C. Large scale chromatin localization analysis

Unlike the indirect co-regulation strategy above, ChIP-chip assay allows to detect TF binding targets in the whole genome by cross-linking protein to chromatin DNA in vivo. The first two human ChIP-chip experiments were done using a CpG island DNA chip (Weinmann et al. 2002) or using a Refseq genes promoter chip (Ren et al. (2002) to map E2F4 target genes.

In collaboration with Ren lab, we have used ChIP-chip assay to discover a global transcriptional regulatory role for c-myc in Burkitt’s lymphoma cells (Li et al. 2003). We find that c-myc together with its heterodimeric partner, Max, occupy more than 15% of the gene promoters tested and they colocalize with TFIID in these cells, indicating a general role for over-expressed c-myc in global gene regulation of some cancer cells. One surprise from the promoter analysis is that many of the targets do not have the

conventional E-box, instead we find a novel motif CGGAAG by BEAST which is the most significant cis-element shared by large number of c-myc/Max binding target promoters (Hata et al. unpubl.). Furthermore, most of the elements are located near TSS (within 100 bp) and their positions are conserved among human, mouse and rat (data not shown). We are currently seeking experimental test for its functional relevance.

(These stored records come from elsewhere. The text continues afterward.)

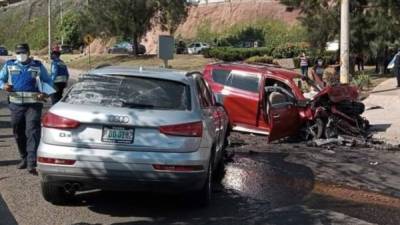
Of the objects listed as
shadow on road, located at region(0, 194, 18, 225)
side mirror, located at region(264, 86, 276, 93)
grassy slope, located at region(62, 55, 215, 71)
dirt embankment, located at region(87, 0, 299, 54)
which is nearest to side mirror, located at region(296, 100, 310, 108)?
side mirror, located at region(264, 86, 276, 93)

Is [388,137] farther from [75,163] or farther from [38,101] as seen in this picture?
[75,163]

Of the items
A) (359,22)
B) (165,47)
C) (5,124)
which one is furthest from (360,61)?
(5,124)

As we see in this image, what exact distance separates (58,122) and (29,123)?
2.22m

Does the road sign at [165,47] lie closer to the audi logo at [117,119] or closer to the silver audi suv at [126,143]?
the silver audi suv at [126,143]

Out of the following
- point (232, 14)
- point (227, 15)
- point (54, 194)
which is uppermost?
point (232, 14)

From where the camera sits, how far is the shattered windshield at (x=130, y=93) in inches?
282

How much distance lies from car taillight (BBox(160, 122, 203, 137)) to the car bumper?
0.22 m

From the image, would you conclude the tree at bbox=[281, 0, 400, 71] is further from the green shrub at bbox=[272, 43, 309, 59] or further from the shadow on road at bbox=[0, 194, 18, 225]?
the shadow on road at bbox=[0, 194, 18, 225]

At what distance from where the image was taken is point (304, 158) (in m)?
12.0

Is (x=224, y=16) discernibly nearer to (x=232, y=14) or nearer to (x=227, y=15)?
(x=227, y=15)

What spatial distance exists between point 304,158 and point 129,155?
582cm

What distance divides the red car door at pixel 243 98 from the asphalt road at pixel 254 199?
258cm

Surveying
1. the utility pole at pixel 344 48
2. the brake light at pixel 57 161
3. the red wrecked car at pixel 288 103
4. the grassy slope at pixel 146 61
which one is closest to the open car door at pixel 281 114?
the red wrecked car at pixel 288 103

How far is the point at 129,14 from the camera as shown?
2313 inches
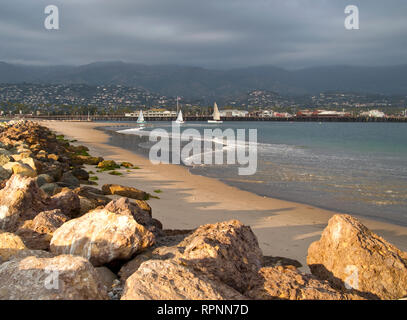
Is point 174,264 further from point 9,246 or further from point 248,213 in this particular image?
point 248,213

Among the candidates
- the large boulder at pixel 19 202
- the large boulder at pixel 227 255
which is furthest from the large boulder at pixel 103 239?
the large boulder at pixel 19 202

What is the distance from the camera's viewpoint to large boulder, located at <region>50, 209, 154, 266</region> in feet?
14.2

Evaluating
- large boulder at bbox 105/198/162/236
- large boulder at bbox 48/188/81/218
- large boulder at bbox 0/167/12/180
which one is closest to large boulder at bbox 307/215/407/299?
large boulder at bbox 105/198/162/236

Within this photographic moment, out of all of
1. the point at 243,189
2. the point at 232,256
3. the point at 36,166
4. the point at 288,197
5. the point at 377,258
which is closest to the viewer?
the point at 232,256

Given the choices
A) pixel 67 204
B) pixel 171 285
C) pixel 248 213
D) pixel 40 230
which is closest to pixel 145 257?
pixel 171 285

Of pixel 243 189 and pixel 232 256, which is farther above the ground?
pixel 232 256

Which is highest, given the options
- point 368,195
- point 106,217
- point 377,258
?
point 106,217

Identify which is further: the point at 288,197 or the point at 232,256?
the point at 288,197

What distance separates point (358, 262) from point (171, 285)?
7.16 feet
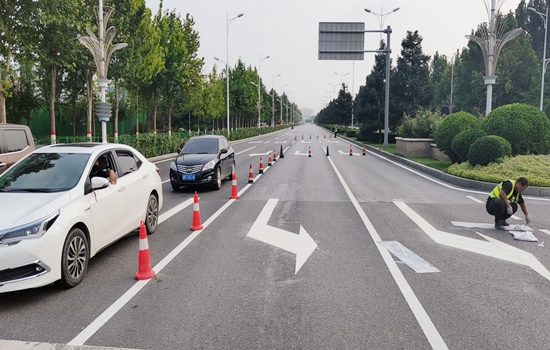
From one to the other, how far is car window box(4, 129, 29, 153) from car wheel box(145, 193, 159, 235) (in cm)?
454

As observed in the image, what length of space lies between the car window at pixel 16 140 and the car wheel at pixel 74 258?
622cm

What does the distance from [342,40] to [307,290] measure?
2785cm

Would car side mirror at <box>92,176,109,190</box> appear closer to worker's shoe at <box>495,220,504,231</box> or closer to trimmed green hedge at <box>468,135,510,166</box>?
worker's shoe at <box>495,220,504,231</box>

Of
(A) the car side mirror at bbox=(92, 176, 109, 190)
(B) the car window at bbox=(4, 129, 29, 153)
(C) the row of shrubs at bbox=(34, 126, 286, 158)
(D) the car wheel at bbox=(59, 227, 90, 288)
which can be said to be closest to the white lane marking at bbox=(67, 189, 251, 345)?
(D) the car wheel at bbox=(59, 227, 90, 288)

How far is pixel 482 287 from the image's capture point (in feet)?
18.3

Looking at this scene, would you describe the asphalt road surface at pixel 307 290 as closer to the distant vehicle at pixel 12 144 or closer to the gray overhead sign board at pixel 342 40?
the distant vehicle at pixel 12 144

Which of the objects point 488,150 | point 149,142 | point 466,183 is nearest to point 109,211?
point 466,183

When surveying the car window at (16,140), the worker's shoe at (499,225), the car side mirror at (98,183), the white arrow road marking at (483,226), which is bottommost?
the white arrow road marking at (483,226)

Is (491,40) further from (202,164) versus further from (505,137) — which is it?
(202,164)

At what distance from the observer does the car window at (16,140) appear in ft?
34.2

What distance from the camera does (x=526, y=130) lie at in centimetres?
1697

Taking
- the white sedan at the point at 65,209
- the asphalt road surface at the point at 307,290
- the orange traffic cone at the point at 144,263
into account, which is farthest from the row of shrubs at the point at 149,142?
the orange traffic cone at the point at 144,263

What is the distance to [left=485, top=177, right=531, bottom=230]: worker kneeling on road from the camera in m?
8.29

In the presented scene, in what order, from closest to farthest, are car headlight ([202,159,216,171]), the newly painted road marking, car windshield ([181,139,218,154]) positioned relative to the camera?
the newly painted road marking → car headlight ([202,159,216,171]) → car windshield ([181,139,218,154])
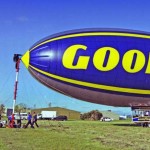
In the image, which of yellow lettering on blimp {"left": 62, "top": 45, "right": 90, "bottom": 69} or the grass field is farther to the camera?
yellow lettering on blimp {"left": 62, "top": 45, "right": 90, "bottom": 69}

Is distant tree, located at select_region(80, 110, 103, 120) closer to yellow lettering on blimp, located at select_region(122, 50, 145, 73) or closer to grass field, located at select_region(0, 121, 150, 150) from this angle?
yellow lettering on blimp, located at select_region(122, 50, 145, 73)

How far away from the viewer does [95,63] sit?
99.3ft

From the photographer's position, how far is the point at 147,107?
1399 inches

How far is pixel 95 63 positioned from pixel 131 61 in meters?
3.17

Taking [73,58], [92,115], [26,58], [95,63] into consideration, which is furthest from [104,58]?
[92,115]

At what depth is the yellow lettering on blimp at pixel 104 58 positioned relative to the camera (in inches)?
1192

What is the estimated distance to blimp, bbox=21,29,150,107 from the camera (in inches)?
1189

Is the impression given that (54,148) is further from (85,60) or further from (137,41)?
(137,41)

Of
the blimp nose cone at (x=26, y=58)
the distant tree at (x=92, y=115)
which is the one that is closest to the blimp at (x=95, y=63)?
the blimp nose cone at (x=26, y=58)

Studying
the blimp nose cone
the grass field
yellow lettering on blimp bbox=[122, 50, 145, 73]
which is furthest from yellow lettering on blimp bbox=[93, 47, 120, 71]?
the grass field

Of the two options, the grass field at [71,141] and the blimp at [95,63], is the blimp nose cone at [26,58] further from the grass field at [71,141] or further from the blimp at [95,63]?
the grass field at [71,141]

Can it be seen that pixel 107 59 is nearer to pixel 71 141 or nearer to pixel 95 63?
pixel 95 63

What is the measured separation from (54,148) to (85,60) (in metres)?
15.1

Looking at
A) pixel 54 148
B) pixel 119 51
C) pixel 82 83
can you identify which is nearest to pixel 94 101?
pixel 82 83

Recently there are two other motif detection algorithms suitable for ChIP-chip and expression data analysis. One is a word-based linear regression algorithm called REDUCE (Bussemaker et al. 2001) and another is a hybrid (word enumeration and weight matrix) greedy search algorithm called MDscan (Liu et al. 2002). Comparing to these, BEAST conveniently provides motif p-values and is more discriminative against a given background control set.

D. Comparative genomic analysis

Increasingly, comparative genomics has become very powerful method for detecting functional elements in non-coding regions. We began with a compative DNA sequence analysis of mouse and human protocadherin gene clusters in collaboration with experimentalists. The genomic organization of the human protocadherin α, β and γ gene clusters (designated Pcdhα, Pcdhβ and Pcdhγ) is remarkably similar to that of immunoglobulin and T-cell receptor genes. The extracellular and transmembrane domains of each protocadherin protein are encoded by an unusually large “variable” region exon, while the intracellular domains are encoded by three small “constant” region exons located downstream from a tandem array of variable region exons. By comparing human draft and mouse BAC sequences, we were able to identify an alternative CpG island associated promoter in front of each variable exon in the α and γ gene clusters as

well as a highly conserved cis-regulatory element within the promoter (Wu et al. 2001). Later, it was further confirmed that these cis-elements are functionally important (Wang et al. 2002) and alternative promoter choice determines first intron splice site selection (Tasic et al. 2002).

To build our comparative genomics infrastructure, we carried out whole genome comparison between human and both (Celera and public) versions of mouse assemblies and published our CSEdb (Conserved Sequence Element) (Xuan et al. 2002). CSEs cover ~ 3% of the human genome. One third of these CSEs are related to known genes, some are related to other functional elements (such as RNA genes, antisense genes, etc.); but more than half are still functional unknown. Unknown CSEs provide excellent candidates for discovering novel genes or cis-regulatory regions. CSEs also allow us to arrive at another independent estimate of the number of human genes (~40,000).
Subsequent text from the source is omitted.